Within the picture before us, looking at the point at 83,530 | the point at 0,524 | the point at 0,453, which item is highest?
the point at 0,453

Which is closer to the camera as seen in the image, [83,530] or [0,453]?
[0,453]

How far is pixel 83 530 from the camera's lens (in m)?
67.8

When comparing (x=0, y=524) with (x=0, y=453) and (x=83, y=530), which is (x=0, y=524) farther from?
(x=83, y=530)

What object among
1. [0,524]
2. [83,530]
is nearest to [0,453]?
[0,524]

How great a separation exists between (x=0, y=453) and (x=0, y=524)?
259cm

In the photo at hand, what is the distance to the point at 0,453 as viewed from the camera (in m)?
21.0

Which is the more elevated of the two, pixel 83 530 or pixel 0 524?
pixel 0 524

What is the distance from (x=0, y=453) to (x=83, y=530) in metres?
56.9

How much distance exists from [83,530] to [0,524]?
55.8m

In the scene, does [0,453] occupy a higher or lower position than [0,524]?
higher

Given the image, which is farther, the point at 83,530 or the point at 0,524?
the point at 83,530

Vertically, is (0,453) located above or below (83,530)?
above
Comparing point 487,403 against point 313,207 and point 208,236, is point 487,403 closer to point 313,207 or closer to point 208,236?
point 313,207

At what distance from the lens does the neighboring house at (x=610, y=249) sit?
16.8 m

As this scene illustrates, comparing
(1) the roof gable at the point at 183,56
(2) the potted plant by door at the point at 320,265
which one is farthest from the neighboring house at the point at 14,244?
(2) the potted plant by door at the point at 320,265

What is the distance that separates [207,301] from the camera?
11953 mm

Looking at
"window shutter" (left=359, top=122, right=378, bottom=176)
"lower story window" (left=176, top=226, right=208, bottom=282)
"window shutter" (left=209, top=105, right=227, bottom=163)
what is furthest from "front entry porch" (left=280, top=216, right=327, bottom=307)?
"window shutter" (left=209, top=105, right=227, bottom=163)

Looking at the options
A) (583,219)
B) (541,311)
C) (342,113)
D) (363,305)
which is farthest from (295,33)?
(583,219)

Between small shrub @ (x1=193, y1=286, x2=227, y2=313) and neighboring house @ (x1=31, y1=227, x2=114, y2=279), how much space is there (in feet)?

### WRITTEN PROBLEM
Return each line of the data exactly as written above.

### RESULT OF THIS TASK
Within the picture before us, looking at the point at 83,530 | the point at 0,524 | the point at 0,453, which item is highest?
the point at 0,453

Which is closer to the camera as seen in the image, [83,530] or [0,453]?
[0,453]

How far is pixel 83 530 from the camera's lens (in m)?
67.8

When comparing (x=0, y=524) with (x=0, y=453) and (x=83, y=530), which is (x=0, y=524) farther from?
(x=83, y=530)

What object among
1. [0,524]
2. [83,530]
is nearest to [0,453]?
[0,524]

How great a separation exists between (x=0, y=453) and (x=0, y=524)?
259cm

In the photo at hand, what is the distance to the point at 0,453 as viewed from the camera (in m)?
21.0

Which is the more elevated of the two, pixel 83 530 or pixel 0 524?
pixel 0 524

What is the distance from (x=0, y=453) to (x=83, y=530) in metres?
56.9

How much distance exists from [83,530] to [0,524]?
55.8m

In the scene, does [0,453] occupy a higher or lower position than [0,524]?
higher

Given the image, which is farther, the point at 83,530 or the point at 0,524?
the point at 83,530

Vertically, is (0,453) located above or below (83,530)?
above
Comparing point 487,403 against point 313,207 and point 208,236, is point 487,403 closer to point 313,207 or closer to point 208,236?
point 313,207

At what distance from the lens does the neighboring house at (x=610, y=249) sit?
16.8 m

As this scene illustrates, comparing
(1) the roof gable at the point at 183,56
(2) the potted plant by door at the point at 320,265
which one is farthest from the neighboring house at the point at 14,244?
(2) the potted plant by door at the point at 320,265

What is the distance that separates [207,301] from the camera?
11953 mm

Looking at
"window shutter" (left=359, top=122, right=378, bottom=176)
"lower story window" (left=176, top=226, right=208, bottom=282)
"window shutter" (left=209, top=105, right=227, bottom=163)
what is furthest from "front entry porch" (left=280, top=216, right=327, bottom=307)?
"window shutter" (left=209, top=105, right=227, bottom=163)

Looking at the options
A) (583,219)
B) (541,311)
C) (342,113)
D) (363,305)
which is farthest from (295,33)?
(583,219)

Between small shrub @ (x1=193, y1=286, x2=227, y2=313) and neighboring house @ (x1=31, y1=227, x2=114, y2=279), how much space is there (in feet)?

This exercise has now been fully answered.